GARDNER, AUGUSTUS PEABODY, (uncle of Henry Cabot Lodge, Jr.), a Representative from Massachusetts; born in Boston, Mass., November 5, 1865; attended St. Paul's School, Concord, N.H., and was graduated from Harvard University in 1886; studied law in Harvard Law School, but never practiced, devoting himself to the management of his estate; captain and assistant adjutant general on the staff of Gen. James H. Wilson during the Spanish-American War; member of the State senate 1900 and 1901; elected as a Republican to the Fifty-seventh Congress by special election, to fill the vacancy caused by the resignation of United States Representative William H. Moody, and reelected to the eight succeeding Congresses (November 4, 1902-May 15, 1917); resigned from Congress to enter the Army; chairman, Committee on Industrial Arts and Expositions (Fifty-ninth and Sixtieth Congresses); during the First World War served at Governors Island and in Macon, Ga., as colonel in the Adjutant General's Department, and later was transferred at his own request to the One Hundred and Thirty-first Regiment, United States Infantry, with the rank of major; died at Camp Wheeler, Macon, Ga., January 14, 1918; interment in Arlington National Cemetery.

Boston Athenaeum
Boston, MA
Papers: 1906-1912, 29 items.
Letters from Augustus Peabody Gardner to E.E. Gaylord during Gardner's tenure as a United States Representative. The letters provide revealing and personal observations by Gardner on certain political issues of the period. Some of the issues discussed are: the removal of Speaker of the House, Joseph G. Cannon (Illinois), discussion of insurgency and patronage among members of the House, food surplussing, passage of the Postal Savings Bank bill (1910), the Parcel Post System Bill, meat inspection legislation, and Gardner's opposition to appropriations for a New Orleans Exposition, Theodore Roosevelt's nomination to the Presidency, and the Pension Bill (1910). Several letters discuss the Ballinger-Pinchot controversy in 1910 which involved illegal distribution of federal lands in Alaska, rich in coal, into private ownership. Gardner supported Pinchot's claims and efforts to expose both Taft and Ballinger's motivates in this matter. One of these letters dated 11 January 1910 published by Houghton Mifflin in "Some letters of Augustus Peabody Gardner," in 1920.


Brown University
John Hay Library
Providence, RI
Papers: In the John Hay Correspondence, 1854-1914, "Fiske" to "Gilder," approximately 6,000 items.
Other authors include Augustus Peabody Gardner.


Harvard University
Graduate School of Business Administration Baker Library
Boston, MA
Papers: In the Gardner Family Business Records, ca. 1780-1936, 33.33 linear feet.
Persons represented include Augustus Peabody Gardner.
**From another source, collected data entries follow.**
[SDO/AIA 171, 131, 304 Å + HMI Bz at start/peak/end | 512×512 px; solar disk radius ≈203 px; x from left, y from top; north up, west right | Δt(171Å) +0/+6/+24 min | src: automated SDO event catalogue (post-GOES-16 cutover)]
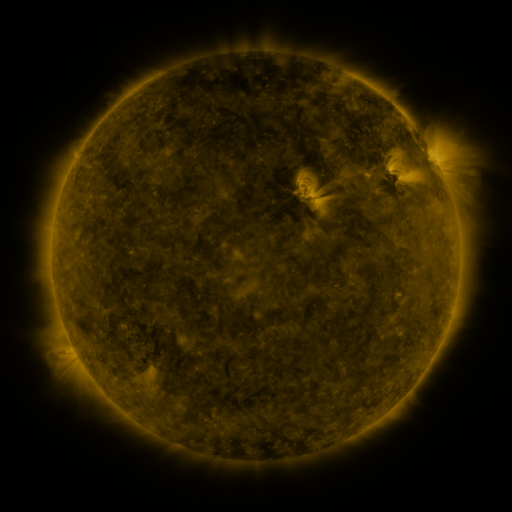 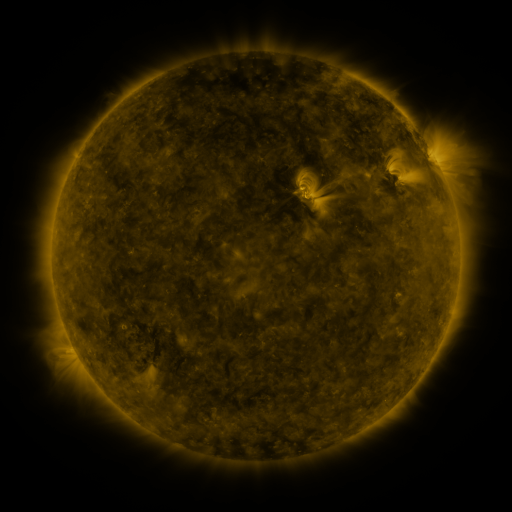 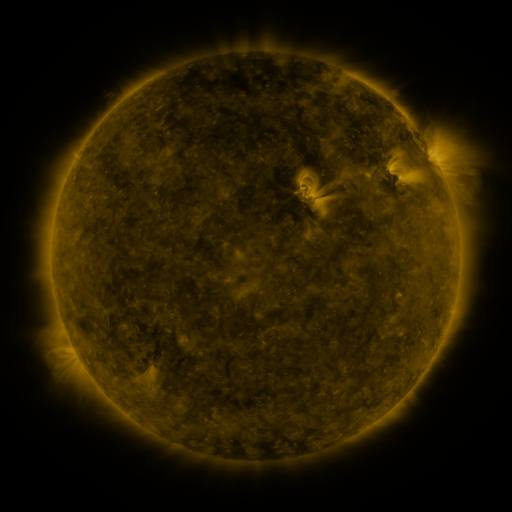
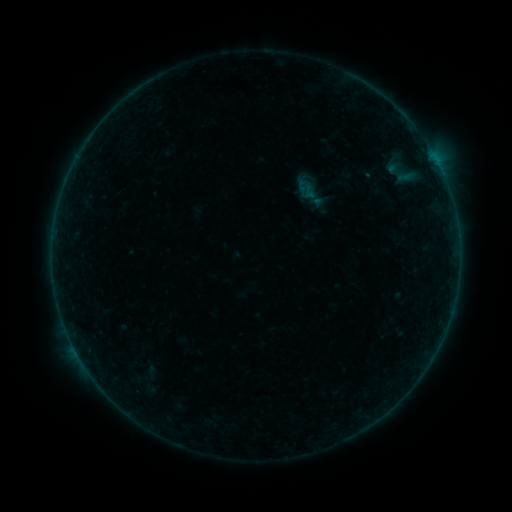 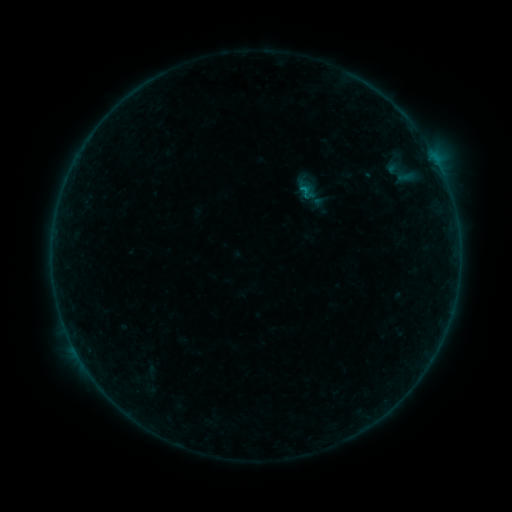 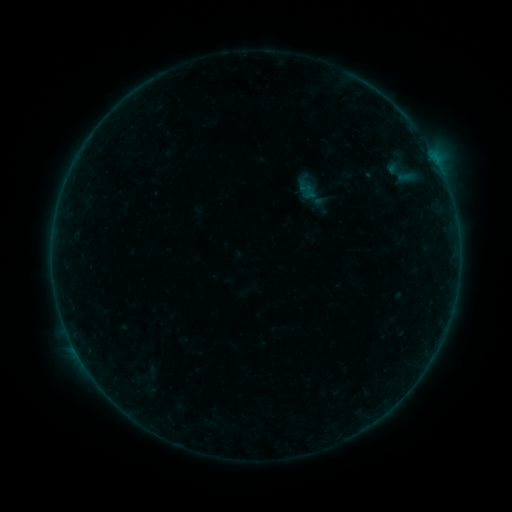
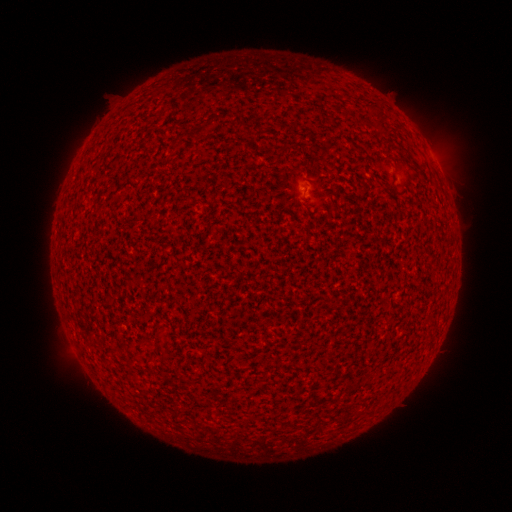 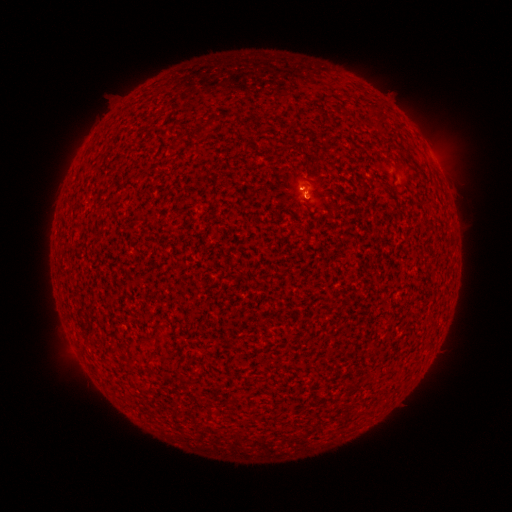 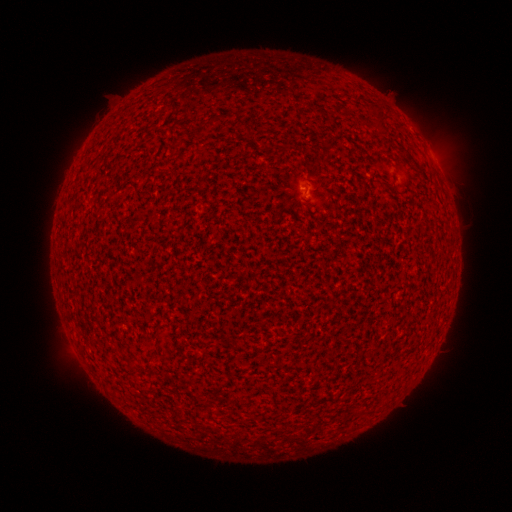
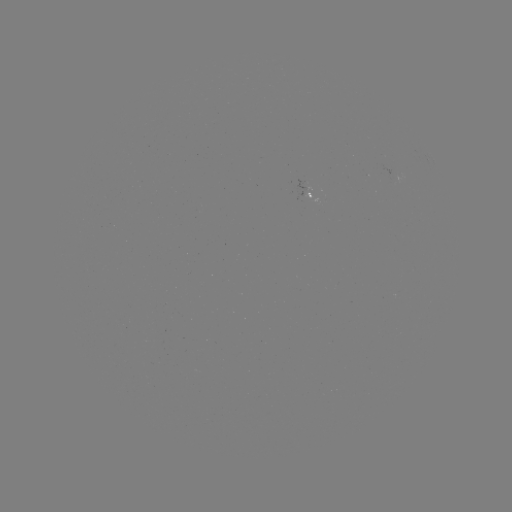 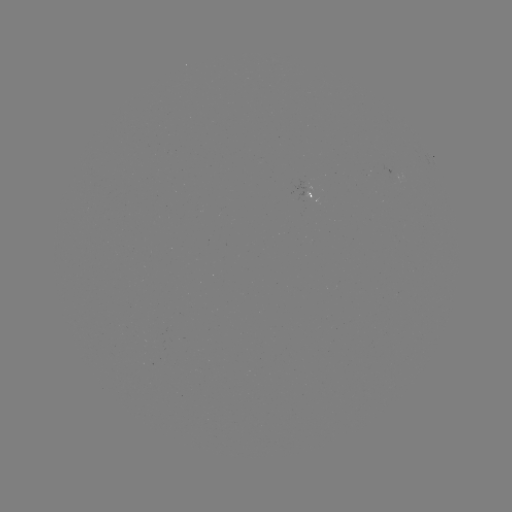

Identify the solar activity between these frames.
B2.3 flare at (303, 190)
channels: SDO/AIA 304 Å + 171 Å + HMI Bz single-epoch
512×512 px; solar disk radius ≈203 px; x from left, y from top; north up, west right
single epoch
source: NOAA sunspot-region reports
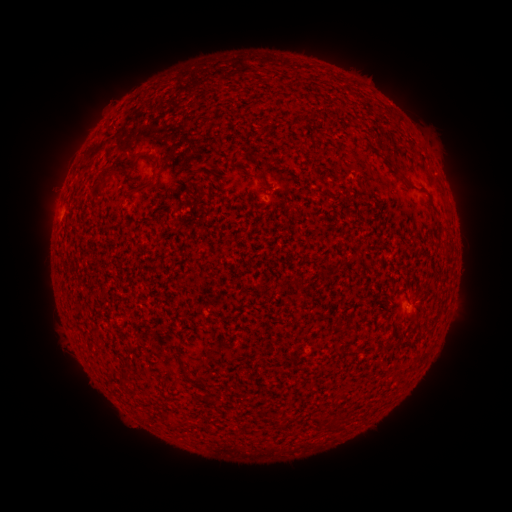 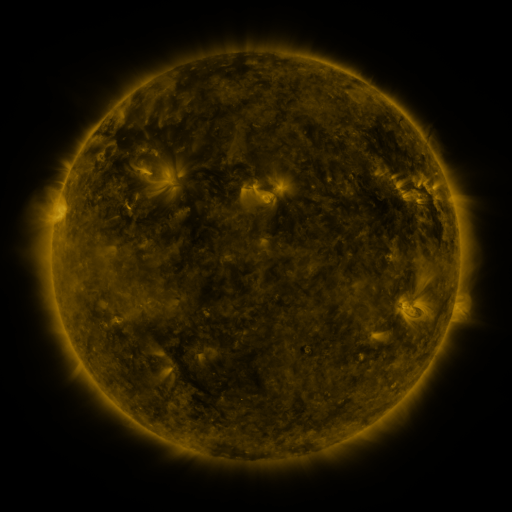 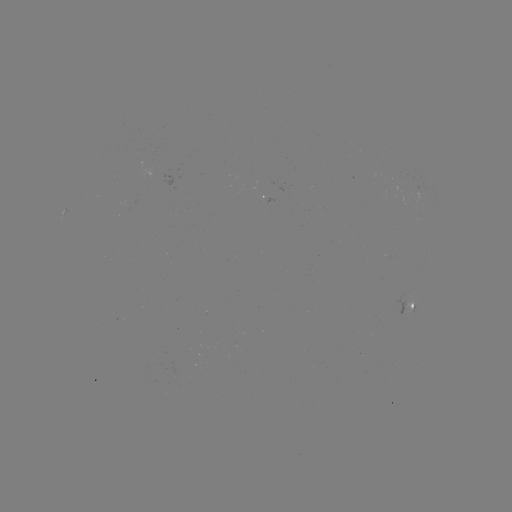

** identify spotted active region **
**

Massachusetts Historical Society
Boston, MA
Papers: In the Gardner Family Papers, ca. 1655-1959, 2 boxes and 1 narrow box.
Correspondents include Augustus P. Gardner.

Papers: In the Henry Cabot Lodge Papers, ca. 1745-1966; 154 boxes, 216 volumes and an oversize container.
Correspondents include Augustus P. Gardner.

  • Gardner, Augustus Peabody. Some Letters of Augustus Peabody Gardner. Edited by Constance Gardner. Boston: Houghton Mifflin Co., 1920.
  • Gardner, Constance. Augustus Peabody Gardner, Major, United States National Guard, 1865-1918. Cambridge, MA: The Riverside Press, privately printed, 1919.